Copy the text of every item below word for word, leaving out the pictures.
◆ ◆ ◆ ◆ ◆
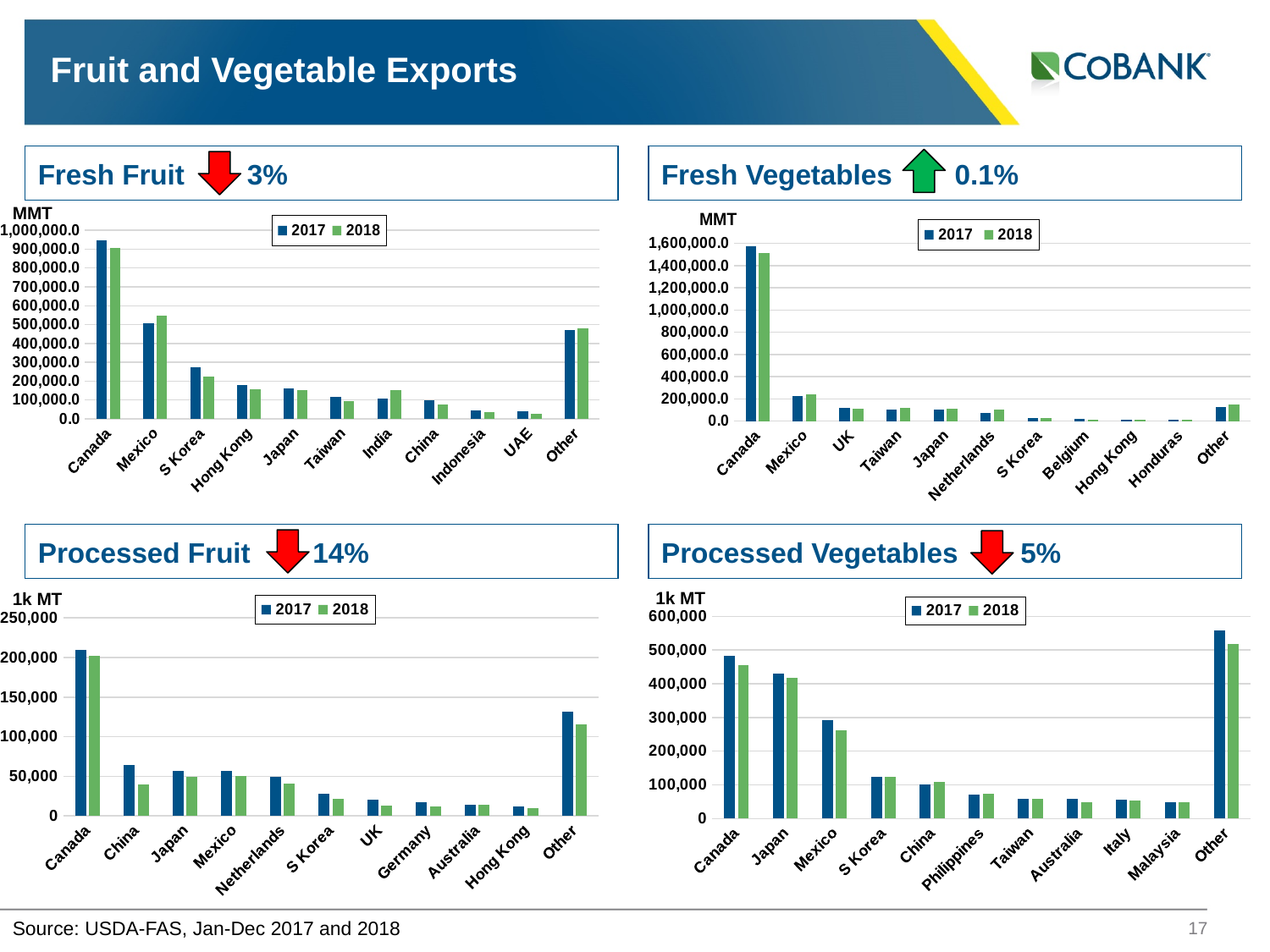
In the Processed Fruit chart, is the 2018 value for China greater or less than 50,000? less In the Processed Vegetables chart, which category has the highest value in 2017? Other In the Processed Fruit chart, which is larger for China: the 2017 value or the 2018 value? 2017 In the Processed Vegetables chart, is the 2017 value for Canada greater or less than 500,000? less How many series does the legend of the Fresh Vegetables chart list? 2 How many categories are shown on the x axis of the Fresh Fruit chart? 11 What kind of chart is the Processed Fruit chart? bar chart In the Fresh Fruit chart, which country has the highest export value in 2017? Canada In the Fresh Fruit chart, is the 2018 value for Mexico greater or less than 500,000.0? greater What percentage change is shown in the title box of the Processed Fruit chart? 14% In the Fresh Vegetables chart, which country has the highest export value in 2018? Canada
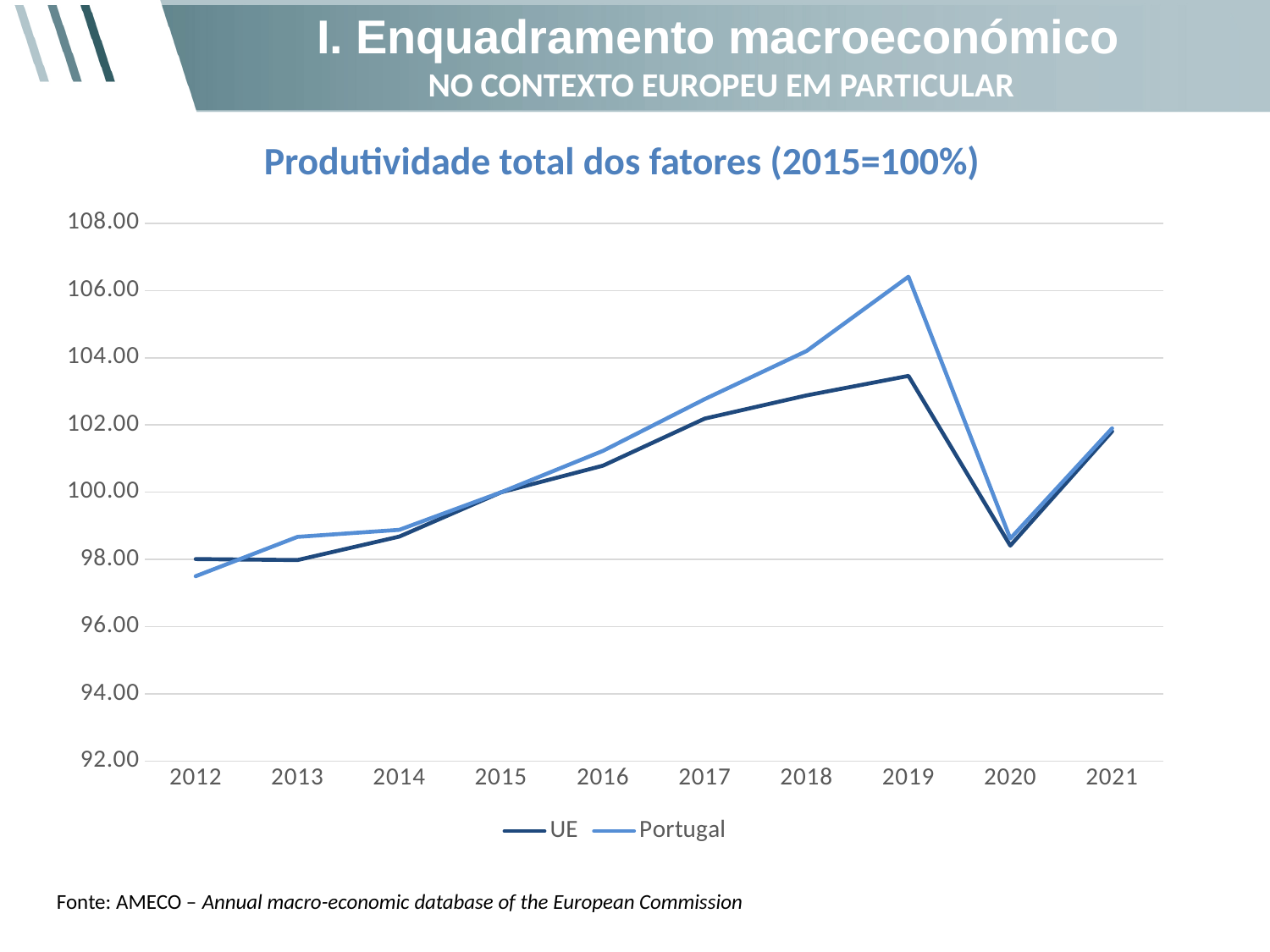
Is the value for Portugal in 2012 greater or less than 98.00? less Is the value for Portugal in 2019 greater or less than 106.00? greater How many series does the legend list? 2 What kind of chart is shown on the slide? line chart In which year does the UE series reach its highest value? 2019 In which year is the Portugal series at its lowest value? 2012 What is the title of the chart? Produtividade total dos fatores (2015=100%) In which year does the Portugal series reach its highest value? 2019 Is the value for UE in 2019 greater or less than 104.00? less Does the Portugal series rise or fall between 2012 and 2019? rise How many years are shown on the x axis? 10 In 2019, which series has the higher value, UE or Portugal? Portugal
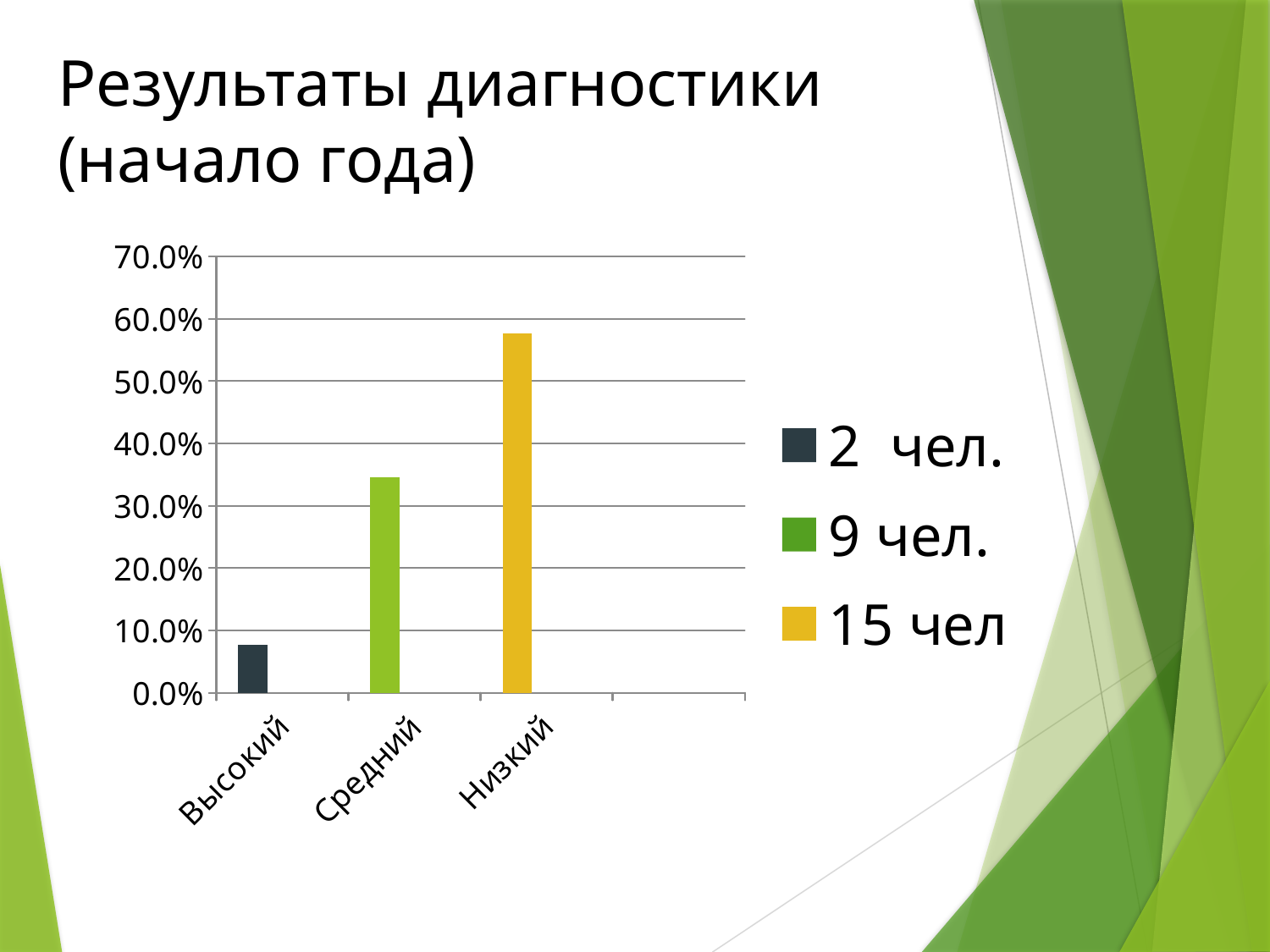
How many entries does the chart's legend list? 3 Which legend entry is shown with the yellow colour? 15 чел Do the bar values rise or fall moving from Высокий to Низкий along the x axis? rise Is the value for Высокий greater or less than 10.0%? less Which category has the lowest bar in the chart? Высокий Is the value for Низкий greater or less than 50.0%? greater Which is larger, the value for Средний or the value for Высокий? Средний What kind of chart is shown on the slide? bar chart How many categories are shown on the x axis of the chart? 3 Is the value for Средний greater or less than 30.0%? greater Which category has the highest bar in the chart? Низкий What is the title of the slide containing the chart? Результаты диагностики (начало года)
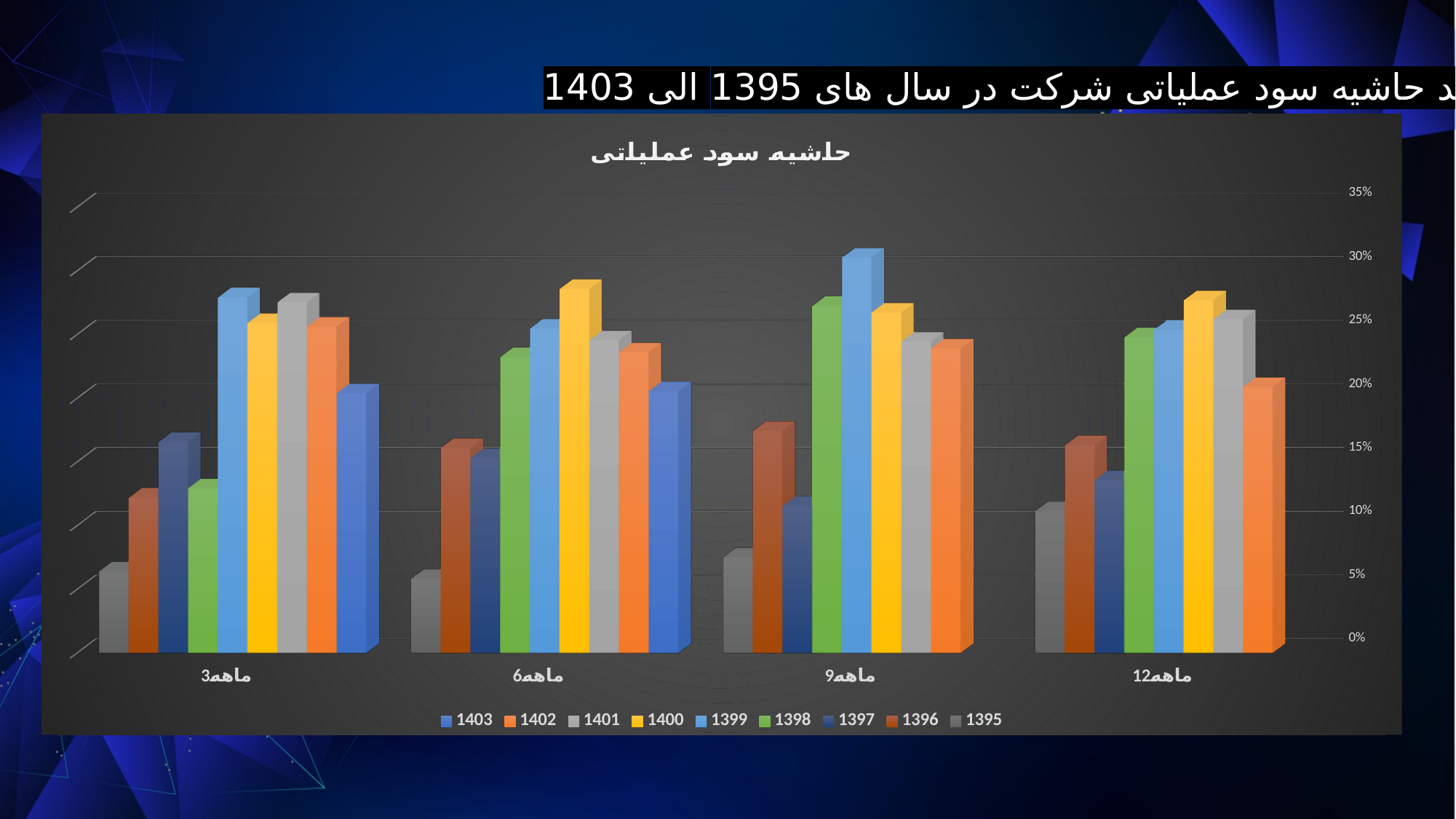
Which series has the lowest value in the 3ماهه category? 1395 Is the value for 1399 in the 9ماهه category greater or less than 25%? greater How many series does the chart legend list? 9 How many categories are shown on the x axis of the chart? 4 In the 12ماهه category, which is larger: the value for 1398 or the value for 1396? 1398 Is the value for 1397 in the 9ماهه category greater or less than 15%? less Is the value for 1395 in the 3ماهه category greater or less than 10%? less Which series has the highest value in the 9ماهه category? 1399 What kind of chart is shown on the slide? bar chart Which series has the highest value in the 6ماهه category? 1400 What is the title of the chart? حاشیه سود عملیاتی In the 9ماهه category, which is larger: the value for 1399 or the value for 1397? 1399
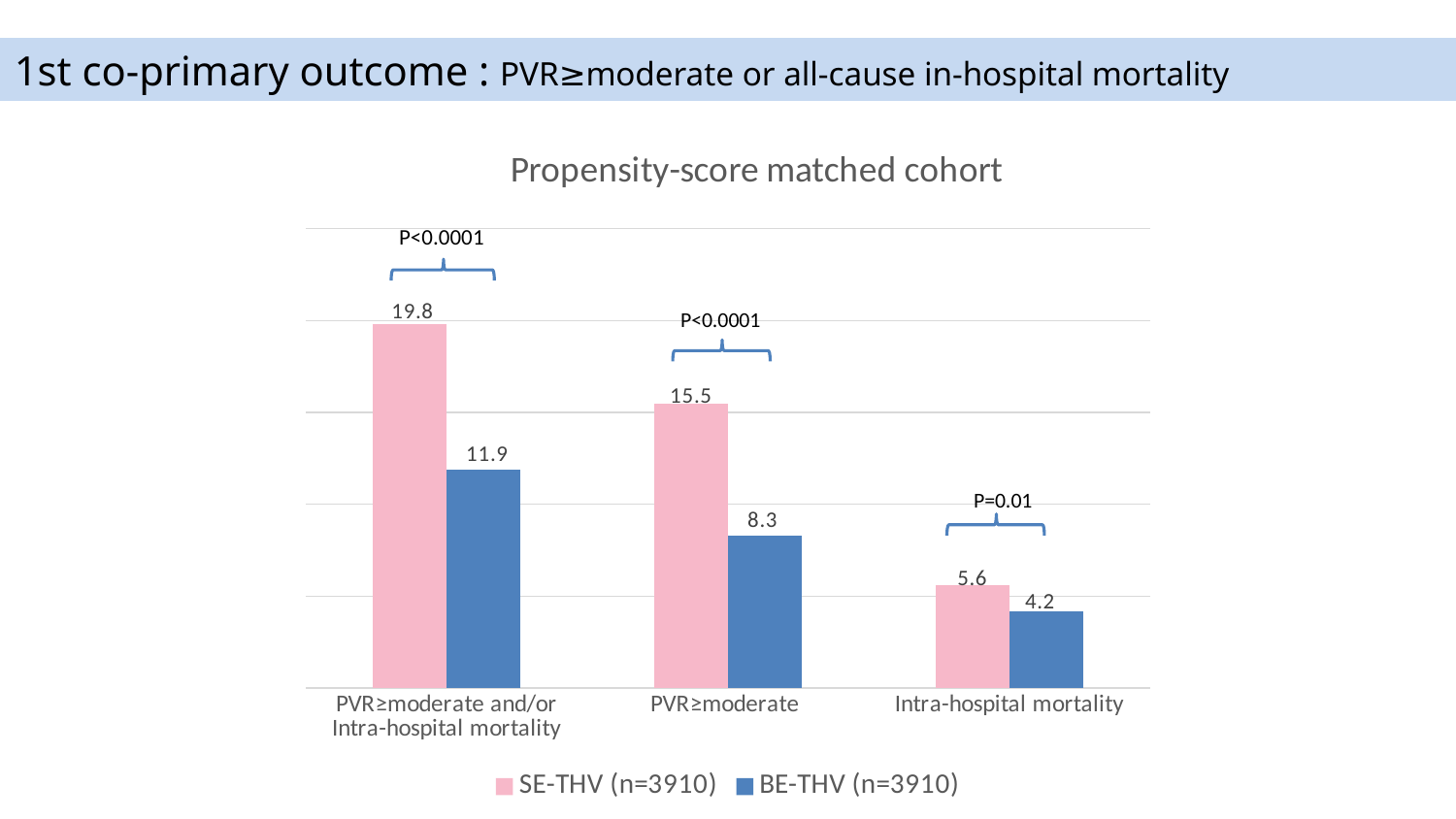
Which is larger in the 'Intra-hospital mortality' category: SE-THV (n=3910) or BE-THV (n=3910)? SE-THV (n=3910) What is the value for SE-THV (n=3910) in the 'PVR≥moderate and/or Intra-hospital mortality' category? 19.8 What is the value for BE-THV (n=3910) in the 'Intra-hospital mortality' category? 4.2 What P value is shown above the 'Intra-hospital mortality' bars? P=0.01 What kind of chart is shown on the slide? Bar chart How many series does the legend list? 2 Which category has the highest value for SE-THV (n=3910)? PVR≥moderate and/or Intra-hospital mortality How many categories are shown on the x axis? 3 Which category has the lowest value for BE-THV (n=3910)? Intra-hospital mortality What is the difference between the SE-THV (n=3910) and BE-THV (n=3910) values in the 'PVR≥moderate' category? 7.2 What is the title of the chart? Propensity-score matched cohort What is the value for BE-THV (n=3910) in the 'PVR≥moderate' category? 8.3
◆ ◆ ◆ ◆ ◆
▸ **Exercise output**:
In the Processed Fruit chart, is the 2018 value for China greater or less than 50,000? less In the Processed Vegetables chart, which category has the highest value in 2017? Other In the Processed Fruit chart, which is larger for China: the 2017 value or the 2018 value? 2017 In the Processed Vegetables chart, is the 2017 value for Canada greater or less than 500,000? less How many series does the legend of the Fresh Vegetables chart list? 2 How many categories are shown on the x axis of the Fresh Fruit chart? 11 What kind of chart is the Processed Fruit chart? bar chart In the Fresh Fruit chart, which country has the highest export value in 2017? Canada In the Fresh Fruit chart, is the 2018 value for Mexico greater or less than 500,000.0? greater What percentage change is shown in the title box of the Processed Fruit chart? 14% In the Fresh Vegetables chart, which country has the highest export value in 2018? Canada
Is the value for Portugal in 2012 greater or less than 98.00? less Is the value for Portugal in 2019 greater or less than 106.00? greater How many series does the legend list? 2 What kind of chart is shown on the slide? line chart In which year does the UE series reach its highest value? 2019 In which year is the Portugal series at its lowest value? 2012 What is the title of the chart? Produtividade total dos fatores (2015=100%) In which year does the Portugal series reach its highest value? 2019 Is the value for UE in 2019 greater or less than 104.00? less Does the Portugal series rise or fall between 2012 and 2019? rise How many years are shown on the x axis? 10 In 2019, which series has the higher value, UE or Portugal? Portugal
How many entries does the chart's legend list? 3 Which legend entry is shown with the yellow colour? 15 чел Do the bar values rise or fall moving from Высокий to Низкий along the x axis? rise Is the value for Высокий greater or less than 10.0%? less Which category has the lowest bar in the chart? Высокий Is the value for Низкий greater or less than 50.0%? greater Which is larger, the value for Средний or the value for Высокий? Средний What kind of chart is shown on the slide? bar chart How many categories are shown on the x axis of the chart? 3 Is the value for Средний greater or less than 30.0%? greater Which category has the highest bar in the chart? Низкий What is the title of the slide containing the chart? Результаты диагностики (начало года)
Which series has the lowest value in the 3ماهه category? 1395 Is the value for 1399 in the 9ماهه category greater or less than 25%? greater How many series does the chart legend list? 9 How many categories are shown on the x axis of the chart? 4 In the 12ماهه category, which is larger: the value for 1398 or the value for 1396? 1398 Is the value for 1397 in the 9ماهه category greater or less than 15%? less Is the value for 1395 in the 3ماهه category greater or less than 10%? less Which series has the highest value in the 9ماهه category? 1399 What kind of chart is shown on the slide? bar chart Which series has the highest value in the 6ماهه category? 1400 What is the title of the chart? حاشیه سود عملیاتی In the 9ماهه category, which is larger: the value for 1399 or the value for 1397? 1399
Which is larger in the 'Intra-hospital mortality' category: SE-THV (n=3910) or BE-THV (n=3910)? SE-THV (n=3910) What is the value for SE-THV (n=3910) in the 'PVR≥moderate and/or Intra-hospital mortality' category? 19.8 What is the value for BE-THV (n=3910) in the 'Intra-hospital mortality' category? 4.2 What P value is shown above the 'Intra-hospital mortality' bars? P=0.01 What kind of chart is shown on the slide? Bar chart How many series does the legend list? 2 Which category has the highest value for SE-THV (n=3910)? PVR≥moderate and/or Intra-hospital mortality How many categories are shown on the x axis? 3 Which category has the lowest value for BE-THV (n=3910)? Intra-hospital mortality What is the difference between the SE-THV (n=3910) and BE-THV (n=3910) values in the 'PVR≥moderate' category? 7.2 What is the title of the chart? Propensity-score matched cohort What is the value for BE-THV (n=3910) in the 'PVR≥moderate' category? 8.3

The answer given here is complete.